29.        The second difficulty is that this was not a ground relied upon by the second to twenty-seventh applicants in the founding affidavit filed on their behalf. Mr Schreuder simply plucked it from the referee's report which is annexed to the founding affidavit. The CPA cannot be expected to speculate what might be relevant in the annexures to the founding affidavit. The applicants are required to state their case and the grounds relied upon expressly in the founding affidavit filed on their behalf. This type of trial by ambush is not tolerated. This emerges clearly from the judgment of Cloete JA in the matter of MINISTER OF LAND AFFAIRS AND AGRICULTURE v D & F WEVELL TRUST[8].

30.         In these circumstances, the second to twenty-seventh applicants cannot rely on the residents' 9°10 interest in the joint venture as a basis to afford them locus standi for their application to be joined as applicants in the main application in case number 1149/06.

31.         On the grounds raised by the second to twenty-seventh applicants to establish their locus standi to be joined as applicants in the main application, I find that they have not established their locus standi to be joined in the main application as applicants.

32.         In the circumstances of this case, I need to refer to the order I made in case number 1037/16. The material part of such order is set out above. It called upon Rushtail and the CPA to purge their default of the order made by Molwantwa AJ on the 6 October 2006 which was incorporated into the order made by Majiedt J on the 27 March 2007.

33.         The CPA has argued that they are not in breach of the relevant orders as the joint venture agreement has lapsed and that Rushtail has acquired its right to prospect for diamonds on the relevant property by virtue of them taking cession of the relevant right. In the alternative they argue that they have given the first applicant (The Regional Land Claims Commissioner: Free State and Northern Cape) written notice as contemplated in order 4(c) of the order issued by Molwantwa AJ issued on the 6 October 2006. In these circumstances, I cannot find that the CPA or Rushtail are in or remain in breach of the said Order. In these circumstances, I cannot grant the relief sought by the second to twenty-seventh applicants in prayer 3 of their Notice of Motion in this matter dated 27 July 2017.
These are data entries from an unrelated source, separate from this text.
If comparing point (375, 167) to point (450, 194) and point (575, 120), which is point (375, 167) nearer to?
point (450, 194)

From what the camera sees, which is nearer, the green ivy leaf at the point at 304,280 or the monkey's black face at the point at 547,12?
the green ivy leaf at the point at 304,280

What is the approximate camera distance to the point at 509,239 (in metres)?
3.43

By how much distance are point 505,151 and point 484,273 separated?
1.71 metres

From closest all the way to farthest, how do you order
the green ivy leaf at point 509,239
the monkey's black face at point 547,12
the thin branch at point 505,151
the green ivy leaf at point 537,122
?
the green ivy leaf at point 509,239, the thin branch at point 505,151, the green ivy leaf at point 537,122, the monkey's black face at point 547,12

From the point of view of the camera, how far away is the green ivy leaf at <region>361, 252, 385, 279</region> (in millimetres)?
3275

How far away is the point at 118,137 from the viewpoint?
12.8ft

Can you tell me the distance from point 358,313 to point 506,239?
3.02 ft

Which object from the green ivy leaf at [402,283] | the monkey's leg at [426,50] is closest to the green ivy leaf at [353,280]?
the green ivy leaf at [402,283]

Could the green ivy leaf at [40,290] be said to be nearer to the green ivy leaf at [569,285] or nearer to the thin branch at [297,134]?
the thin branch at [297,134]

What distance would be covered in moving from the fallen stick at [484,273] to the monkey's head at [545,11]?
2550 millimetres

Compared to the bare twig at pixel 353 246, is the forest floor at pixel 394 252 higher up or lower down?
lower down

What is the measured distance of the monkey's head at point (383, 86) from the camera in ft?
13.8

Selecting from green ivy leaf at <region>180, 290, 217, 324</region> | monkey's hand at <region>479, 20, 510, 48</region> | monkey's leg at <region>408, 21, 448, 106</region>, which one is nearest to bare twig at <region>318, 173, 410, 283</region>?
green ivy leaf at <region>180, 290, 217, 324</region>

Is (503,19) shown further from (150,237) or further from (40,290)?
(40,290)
34.         The remaining point in limine that needs to be considered relates to the non-joinder of Rushtail. Prayer 6 in the said Notice of Motion has a direct bearing and direct impact on the rights of Rushtail. In these circumstances Rushtail ought to have been joined in this application. Vis-a-vie prayer 6 of the said Notice of Motion, the non-joinder of Rushtail is fatal to such application for the said relief.

35.         In these circumstances, the second to twenty-seventh applicants have not established any entitlement to any of the relief sought in their Notice of Motion dated 27 July 2017. The application stands to be dismissed.
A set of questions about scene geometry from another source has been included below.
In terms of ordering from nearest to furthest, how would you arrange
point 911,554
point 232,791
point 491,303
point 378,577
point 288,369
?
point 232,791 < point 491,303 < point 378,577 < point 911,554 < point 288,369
36.         The only outstanding issue relates to costs. Mr Schreuder and Mr Coetzee SC were ad idem that costs should follow the event. I agree, there is no basis for me to depart from that general rule.

 

IN THE CIRCUMSTANCES, THE FOLLOWING ORDER IS MADE:

 

1)        THE APPLICATION IS DISMISSED.

2)        SECOND TO TWENTY-SEVENTH APPLICANTS ARE TO PAY THE COSTS ON A PARTY-AND-PARTY SCALE, JOINTLY AND SEVERALLY, THE ONE PAYING THE OTHERS TO BE ABSOLVED.

 

 

L. LEVER AJ

NORTHERN CAPE

PROVINCIAL DIVISION

 

 

For the Applicants:            MR J J SCHREUDER

(oio CM De Bruyn & Partners Att.)

 

For the Respondent:         Adv W J COETZEE SC

(oio Adrian Horwitz & Ass.)


[1] Act 28 of 1996

[2] Act 62 of 1997

[3] Act 28 of 2002.

[4] 1991 (1) SA 677 (Tk).

[5] Above at 478H to 479C.

[6] Standard Bank v Swartland Municipality 2011 (5) SA 257 (SCA) at 259E to 260A.

[7] Standard Bank of SA LTD v SEWPERSADH AND ANOTHER 2005 (4) SA 148 (CPD) at 159G-H.